- [Exercise directions]: Could you recast all of the material below as a Markdown table with the columns "Number" and "Entry", with one non-blank line per row and the pictures left out?

- [Data to use]:
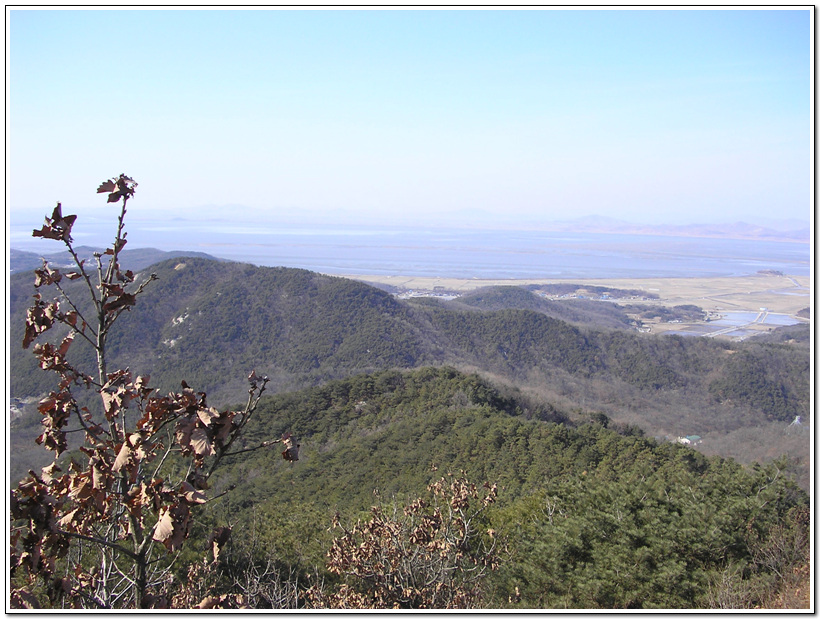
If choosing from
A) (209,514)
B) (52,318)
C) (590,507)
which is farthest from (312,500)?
(52,318)

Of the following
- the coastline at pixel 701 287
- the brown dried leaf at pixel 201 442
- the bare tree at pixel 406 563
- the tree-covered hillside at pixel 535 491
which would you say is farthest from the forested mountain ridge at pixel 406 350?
the brown dried leaf at pixel 201 442

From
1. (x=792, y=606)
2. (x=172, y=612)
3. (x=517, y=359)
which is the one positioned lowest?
(x=517, y=359)

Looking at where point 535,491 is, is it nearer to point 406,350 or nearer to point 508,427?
point 508,427

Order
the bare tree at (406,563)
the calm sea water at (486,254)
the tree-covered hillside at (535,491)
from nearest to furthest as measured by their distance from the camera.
Answer: the bare tree at (406,563)
the tree-covered hillside at (535,491)
the calm sea water at (486,254)

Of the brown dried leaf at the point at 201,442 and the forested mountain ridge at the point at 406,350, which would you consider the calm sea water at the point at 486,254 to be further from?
the brown dried leaf at the point at 201,442

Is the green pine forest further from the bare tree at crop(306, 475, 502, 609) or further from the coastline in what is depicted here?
the coastline

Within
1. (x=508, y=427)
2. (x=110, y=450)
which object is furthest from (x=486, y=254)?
(x=110, y=450)

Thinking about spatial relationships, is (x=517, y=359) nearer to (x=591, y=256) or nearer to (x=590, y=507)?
(x=590, y=507)
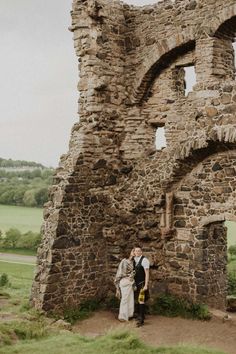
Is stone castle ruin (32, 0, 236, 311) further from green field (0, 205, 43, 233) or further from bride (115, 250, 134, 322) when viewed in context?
green field (0, 205, 43, 233)

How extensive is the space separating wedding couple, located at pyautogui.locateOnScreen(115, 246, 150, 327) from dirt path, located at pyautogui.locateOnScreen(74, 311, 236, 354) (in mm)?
248

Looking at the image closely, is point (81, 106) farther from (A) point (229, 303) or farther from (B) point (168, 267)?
(A) point (229, 303)

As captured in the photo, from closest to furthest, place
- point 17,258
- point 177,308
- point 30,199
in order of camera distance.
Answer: point 177,308
point 17,258
point 30,199

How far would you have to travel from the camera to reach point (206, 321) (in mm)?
10391

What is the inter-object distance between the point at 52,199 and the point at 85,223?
918 millimetres

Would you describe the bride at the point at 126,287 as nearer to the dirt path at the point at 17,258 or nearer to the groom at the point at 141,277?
the groom at the point at 141,277

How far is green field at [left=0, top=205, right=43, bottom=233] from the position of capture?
106 feet

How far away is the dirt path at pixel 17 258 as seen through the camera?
2816cm

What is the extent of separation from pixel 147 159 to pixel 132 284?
3136 millimetres

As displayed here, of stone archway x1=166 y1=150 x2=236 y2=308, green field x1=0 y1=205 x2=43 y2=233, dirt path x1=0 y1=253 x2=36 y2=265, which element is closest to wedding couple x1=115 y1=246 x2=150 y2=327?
stone archway x1=166 y1=150 x2=236 y2=308

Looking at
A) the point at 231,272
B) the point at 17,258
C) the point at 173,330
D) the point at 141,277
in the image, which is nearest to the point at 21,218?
the point at 17,258

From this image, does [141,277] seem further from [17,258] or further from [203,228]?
[17,258]

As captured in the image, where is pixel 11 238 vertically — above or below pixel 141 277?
above

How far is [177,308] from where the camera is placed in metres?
10.9
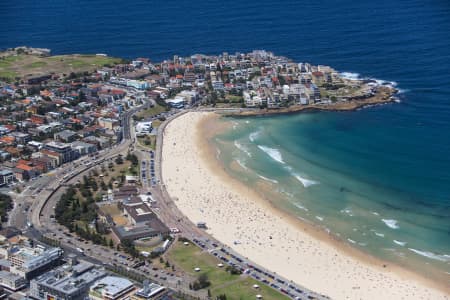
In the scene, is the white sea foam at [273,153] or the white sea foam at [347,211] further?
the white sea foam at [273,153]

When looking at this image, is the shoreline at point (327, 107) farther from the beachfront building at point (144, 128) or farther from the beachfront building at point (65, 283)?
the beachfront building at point (65, 283)

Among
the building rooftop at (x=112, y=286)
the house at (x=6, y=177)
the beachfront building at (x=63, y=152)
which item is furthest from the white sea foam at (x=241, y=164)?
the building rooftop at (x=112, y=286)

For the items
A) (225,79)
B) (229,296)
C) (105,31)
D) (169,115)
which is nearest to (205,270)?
(229,296)

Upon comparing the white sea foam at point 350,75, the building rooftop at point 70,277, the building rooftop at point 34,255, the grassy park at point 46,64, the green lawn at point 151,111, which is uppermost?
the grassy park at point 46,64

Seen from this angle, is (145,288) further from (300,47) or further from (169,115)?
(300,47)

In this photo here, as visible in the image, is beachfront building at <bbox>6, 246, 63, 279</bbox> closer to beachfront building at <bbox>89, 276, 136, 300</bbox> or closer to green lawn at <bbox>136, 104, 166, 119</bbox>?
beachfront building at <bbox>89, 276, 136, 300</bbox>

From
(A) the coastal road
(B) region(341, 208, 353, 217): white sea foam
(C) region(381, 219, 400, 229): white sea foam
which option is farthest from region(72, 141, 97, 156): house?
(C) region(381, 219, 400, 229): white sea foam
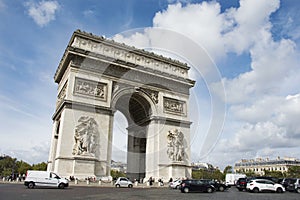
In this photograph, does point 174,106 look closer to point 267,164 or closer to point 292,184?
point 292,184

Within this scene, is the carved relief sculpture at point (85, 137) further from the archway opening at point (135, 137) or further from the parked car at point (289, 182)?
the parked car at point (289, 182)

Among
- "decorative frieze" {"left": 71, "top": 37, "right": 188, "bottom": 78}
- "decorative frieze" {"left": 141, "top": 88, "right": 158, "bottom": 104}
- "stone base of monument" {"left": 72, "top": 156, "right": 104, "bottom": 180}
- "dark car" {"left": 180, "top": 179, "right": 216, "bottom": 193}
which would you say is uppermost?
"decorative frieze" {"left": 71, "top": 37, "right": 188, "bottom": 78}

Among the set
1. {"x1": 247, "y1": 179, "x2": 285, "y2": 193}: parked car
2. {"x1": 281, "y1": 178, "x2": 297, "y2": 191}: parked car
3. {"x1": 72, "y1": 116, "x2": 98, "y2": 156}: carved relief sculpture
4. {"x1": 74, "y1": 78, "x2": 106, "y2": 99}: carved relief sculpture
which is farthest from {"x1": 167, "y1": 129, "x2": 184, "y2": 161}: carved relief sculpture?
{"x1": 281, "y1": 178, "x2": 297, "y2": 191}: parked car

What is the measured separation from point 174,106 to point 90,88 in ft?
30.6

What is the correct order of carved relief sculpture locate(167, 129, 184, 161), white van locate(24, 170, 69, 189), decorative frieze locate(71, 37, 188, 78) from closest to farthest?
white van locate(24, 170, 69, 189)
decorative frieze locate(71, 37, 188, 78)
carved relief sculpture locate(167, 129, 184, 161)

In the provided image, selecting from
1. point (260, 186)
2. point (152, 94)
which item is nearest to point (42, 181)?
point (152, 94)

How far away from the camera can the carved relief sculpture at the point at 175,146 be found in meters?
25.9

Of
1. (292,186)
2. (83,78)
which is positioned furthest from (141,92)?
(292,186)

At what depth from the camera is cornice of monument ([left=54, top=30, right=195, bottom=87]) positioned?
23.8 metres

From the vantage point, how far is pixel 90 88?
2348 centimetres

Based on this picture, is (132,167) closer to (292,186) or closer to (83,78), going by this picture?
(83,78)

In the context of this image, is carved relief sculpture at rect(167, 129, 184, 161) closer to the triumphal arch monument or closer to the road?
the triumphal arch monument

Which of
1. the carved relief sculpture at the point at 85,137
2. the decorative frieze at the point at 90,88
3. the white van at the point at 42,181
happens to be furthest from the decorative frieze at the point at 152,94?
the white van at the point at 42,181

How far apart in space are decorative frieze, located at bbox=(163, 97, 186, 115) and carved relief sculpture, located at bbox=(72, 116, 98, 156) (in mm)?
8271
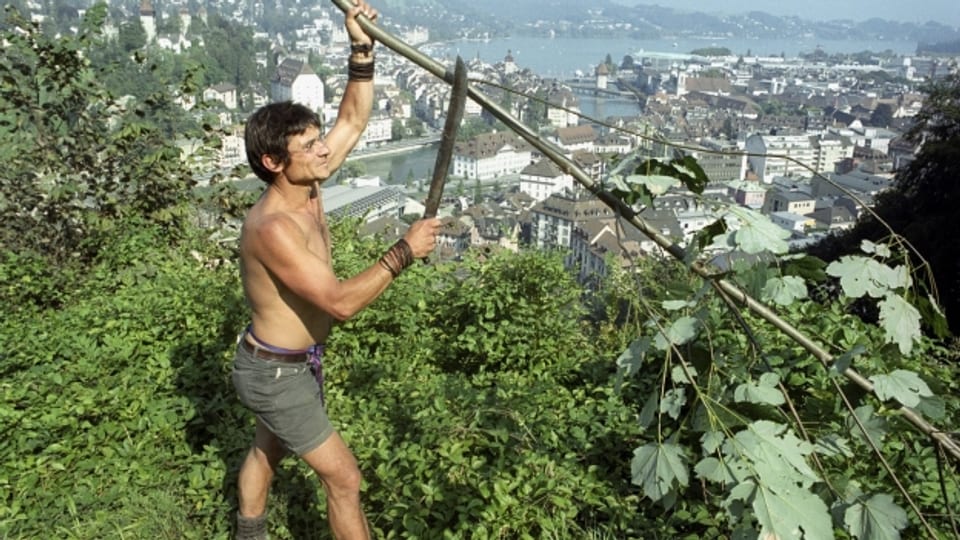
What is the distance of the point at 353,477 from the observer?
2.39 meters

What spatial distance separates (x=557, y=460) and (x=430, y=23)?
188776 millimetres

- [Result of this task]:
| Number | Entry |
|---|---|
| 1 | If choosing from |
| 2 | A) (209,514) |
| 3 | B) (52,318) |
| 4 | C) (590,507) |
| 5 | which is farthest from (312,500)? |
| 6 | (52,318) |
| 7 | Of the following |
| 8 | - the coastline at pixel 701 287 |
| 9 | - the brown dried leaf at pixel 201 442 |
| 10 | - the bare tree at pixel 406 563 |
| 11 | - the tree-covered hillside at pixel 535 491 |
| 12 | which would you say is farthest from the forested mountain ridge at pixel 406 350? |
| 13 | the brown dried leaf at pixel 201 442 |
| 14 | From |
| 15 | 1. (x=792, y=606) |
| 16 | 2. (x=172, y=612) |
| 17 | 3. (x=517, y=359) |
| 18 | which is the one positioned lowest? |
| 19 | (x=517, y=359) |
| 20 | Looking at where point 535,491 is, is it nearer to point 406,350 or nearer to point 508,427? |
| 21 | point 508,427 |
| 22 | Order |
| 23 | the bare tree at (406,563) |
| 24 | the calm sea water at (486,254) |
| 25 | the tree-covered hillside at (535,491) |
| 26 | from nearest to furthest as measured by their distance from the camera. |
| 27 | Answer: the bare tree at (406,563) |
| 28 | the tree-covered hillside at (535,491) |
| 29 | the calm sea water at (486,254) |
| 30 | Of the brown dried leaf at the point at 201,442 and the forested mountain ridge at the point at 406,350, which would you consider the calm sea water at the point at 486,254 to be further from? |
| 31 | the brown dried leaf at the point at 201,442 |
| 32 | Is the green pine forest further from the bare tree at crop(306, 475, 502, 609) or further from the coastline in what is depicted here? |
| 33 | the coastline |
| 34 | Within |
| 35 | 1. (x=508, y=427) |
| 36 | 2. (x=110, y=450) |
| 37 | which object is furthest from (x=486, y=254)? |
| 38 | (x=110, y=450) |
| 39 | Thinking about spatial relationships, is (x=517, y=359) nearer to (x=591, y=256) or nearer to (x=590, y=507)? |
| 40 | (x=590, y=507) |
| 41 | Is stone castle ruin (32, 0, 236, 311) further from green field (0, 205, 43, 233) or further from bride (115, 250, 134, 322) when viewed in context? |
| 42 | green field (0, 205, 43, 233) |
| 43 | How extensive is the space separating wedding couple, located at pyautogui.locateOnScreen(115, 246, 150, 327) from dirt path, located at pyautogui.locateOnScreen(74, 311, 236, 354) (in mm)? |
| 44 | 248 |
| 45 | Looking at the image closely, is point (81, 106) farther from (A) point (229, 303) or farther from (B) point (168, 267)? |
| 46 | (A) point (229, 303) |
| 47 | As captured in the photo, from closest to furthest, place |
| 48 | - point 17,258 |
| 49 | - point 177,308 |
| 50 | - point 30,199 |
| 51 | in order of camera distance. |
| 52 | Answer: point 177,308 |
| 53 | point 17,258 |
| 54 | point 30,199 |
| 55 | How far would you have to travel from the camera to reach point (206, 321) (in mm)? |
| 56 | 10391 |
| 57 | What is the inter-object distance between the point at 52,199 and the point at 85,223? |
| 58 | 918 millimetres |
| 59 | Would you describe the bride at the point at 126,287 as nearer to the dirt path at the point at 17,258 or nearer to the groom at the point at 141,277? |
| 60 | the groom at the point at 141,277 |
| 61 | How far is green field at [left=0, top=205, right=43, bottom=233] from the position of capture? |
| 62 | 106 feet |
| 63 | How far away is the dirt path at pixel 17 258 as seen through the camera? |
| 64 | 2816cm |
| 65 | What is the extent of separation from pixel 147 159 to pixel 132 284? |
| 66 | 3136 millimetres |
| 67 | As displayed here, of stone archway x1=166 y1=150 x2=236 y2=308, green field x1=0 y1=205 x2=43 y2=233, dirt path x1=0 y1=253 x2=36 y2=265, which element is closest to wedding couple x1=115 y1=246 x2=150 y2=327? |
| 68 | stone archway x1=166 y1=150 x2=236 y2=308 |
| 69 | Looking at |
| 70 | A) the point at 231,272 |
| 71 | B) the point at 17,258 |
| 72 | C) the point at 173,330 |
| 73 | D) the point at 141,277 |
| 74 | in the image, which is nearest to the point at 21,218? |
| 75 | the point at 17,258 |
| 76 | From this image, does [141,277] seem further from [17,258] or further from [203,228]? |
| 77 | [17,258] |
| 78 | As captured in the image, where is pixel 11 238 vertically — above or below pixel 141 277? |
| 79 | above |
| 80 | How far is [177,308] from where the camera is placed in metres? |
| 81 | 10.9 |
| 82 | In the scene, is the white sea foam at [273,153] or the white sea foam at [347,211] further? |
| 83 | the white sea foam at [273,153] |
| 84 | When looking at this image, is the shoreline at point (327, 107) farther from the beachfront building at point (144, 128) or farther from the beachfront building at point (65, 283)? |
| 85 | the beachfront building at point (65, 283) |
| 86 | Among |
| 87 | the building rooftop at (x=112, y=286) |
| 88 | the house at (x=6, y=177) |
| 89 | the beachfront building at (x=63, y=152) |
| 90 | which item is furthest from the white sea foam at (x=241, y=164)? |
| 91 | the building rooftop at (x=112, y=286) |
| 92 | For the items |
| 93 | A) (225,79) |
| 94 | B) (229,296) |
| 95 | C) (105,31) |
| 96 | D) (169,115) |
| 97 | which is nearest to (205,270)? |
| 98 | (229,296) |
| 99 | Upon comparing the white sea foam at point 350,75, the building rooftop at point 70,277, the building rooftop at point 34,255, the grassy park at point 46,64, the green lawn at point 151,111, which is uppermost? |
| 100 | the grassy park at point 46,64 |
| 101 | Seen from this angle, is (145,288) further from (300,47) or further from (169,115)? |
| 102 | (300,47) |
| 103 | In this photo here, as visible in the image, is beachfront building at <bbox>6, 246, 63, 279</bbox> closer to beachfront building at <bbox>89, 276, 136, 300</bbox> or closer to green lawn at <bbox>136, 104, 166, 119</bbox>? |
| 104 | beachfront building at <bbox>89, 276, 136, 300</bbox> |
| 105 | From |
| 106 | (A) the coastal road |
| 107 | (B) region(341, 208, 353, 217): white sea foam |
| 108 | (C) region(381, 219, 400, 229): white sea foam |
| 109 | which option is farthest from region(72, 141, 97, 156): house? |
| 110 | (C) region(381, 219, 400, 229): white sea foam |
| 111 | In this photograph, does point 174,106 look closer to point 267,164 or closer to point 292,184? |
| 112 | point 292,184 |
| 113 | Within this scene, is the carved relief sculpture at point (85, 137) further from the archway opening at point (135, 137) or further from the parked car at point (289, 182)? |
| 114 | the parked car at point (289, 182) |
| 115 | Among |
| 116 | - "decorative frieze" {"left": 71, "top": 37, "right": 188, "bottom": 78} |
| 117 | - "decorative frieze" {"left": 141, "top": 88, "right": 158, "bottom": 104} |
| 118 | - "stone base of monument" {"left": 72, "top": 156, "right": 104, "bottom": 180} |
| 119 | - "dark car" {"left": 180, "top": 179, "right": 216, "bottom": 193} |
| 120 | which would you say is uppermost? |
| 121 | "decorative frieze" {"left": 71, "top": 37, "right": 188, "bottom": 78} |
| 122 | Among the set |
| 123 | 1. {"x1": 247, "y1": 179, "x2": 285, "y2": 193}: parked car |
| 124 | 2. {"x1": 281, "y1": 178, "x2": 297, "y2": 191}: parked car |
| 125 | 3. {"x1": 72, "y1": 116, "x2": 98, "y2": 156}: carved relief sculpture |
| 126 | 4. {"x1": 74, "y1": 78, "x2": 106, "y2": 99}: carved relief sculpture |
| 127 | which is farthest from {"x1": 167, "y1": 129, "x2": 184, "y2": 161}: carved relief sculpture? |
| 128 | {"x1": 281, "y1": 178, "x2": 297, "y2": 191}: parked car |
| 129 | What is the measured separation from point 174,106 to point 90,88 in ft? |
| 130 | 30.6 |
| 131 | What is the correct order of carved relief sculpture locate(167, 129, 184, 161), white van locate(24, 170, 69, 189), decorative frieze locate(71, 37, 188, 78) from closest to farthest? |
| 132 | white van locate(24, 170, 69, 189) |
| 133 | decorative frieze locate(71, 37, 188, 78) |
| 134 | carved relief sculpture locate(167, 129, 184, 161) |
| 135 | In the provided image, selecting from |
| 136 | 1. point (260, 186) |
| 137 | 2. point (152, 94) |
| 138 | which item is nearest to point (42, 181)? |
| 139 | point (152, 94) |
| 140 | How far away from the camera can the carved relief sculpture at the point at 175,146 be found in meters? |
| 141 | 25.9 |
| 142 | Of |
| 143 | 1. (292,186) |
| 144 | 2. (83,78) |
| 145 | which is positioned furthest from (141,92)? |
| 146 | (292,186) |
| 147 | At what depth from the camera is cornice of monument ([left=54, top=30, right=195, bottom=87]) positioned? |
| 148 | 23.8 metres |
| 149 | From the vantage point, how far is pixel 90 88? |
| 150 | 2348 centimetres |
| 151 | Based on this picture, is (132,167) closer to (292,186) or closer to (83,78), going by this picture? |
| 152 | (83,78) |
| 153 | In the context of this image, is carved relief sculpture at rect(167, 129, 184, 161) closer to the triumphal arch monument or closer to the road? |
| 154 | the triumphal arch monument |
| 155 | Which of |
| 156 | 1. the carved relief sculpture at the point at 85,137 |
| 157 | 2. the decorative frieze at the point at 90,88 |
| 158 | 3. the white van at the point at 42,181 |
| 159 | happens to be furthest from the decorative frieze at the point at 152,94? |
| 160 | the white van at the point at 42,181 |
| 161 | How far apart in space are decorative frieze, located at bbox=(163, 97, 186, 115) and carved relief sculpture, located at bbox=(72, 116, 98, 156) (in mm)? |
| 162 | 8271 |
| 163 | What is the distance of the point at 353,477 from the observer? |
| 164 | 2.39 meters |
| 165 | What spatial distance separates (x=557, y=460) and (x=430, y=23)? |
| 166 | 188776 millimetres |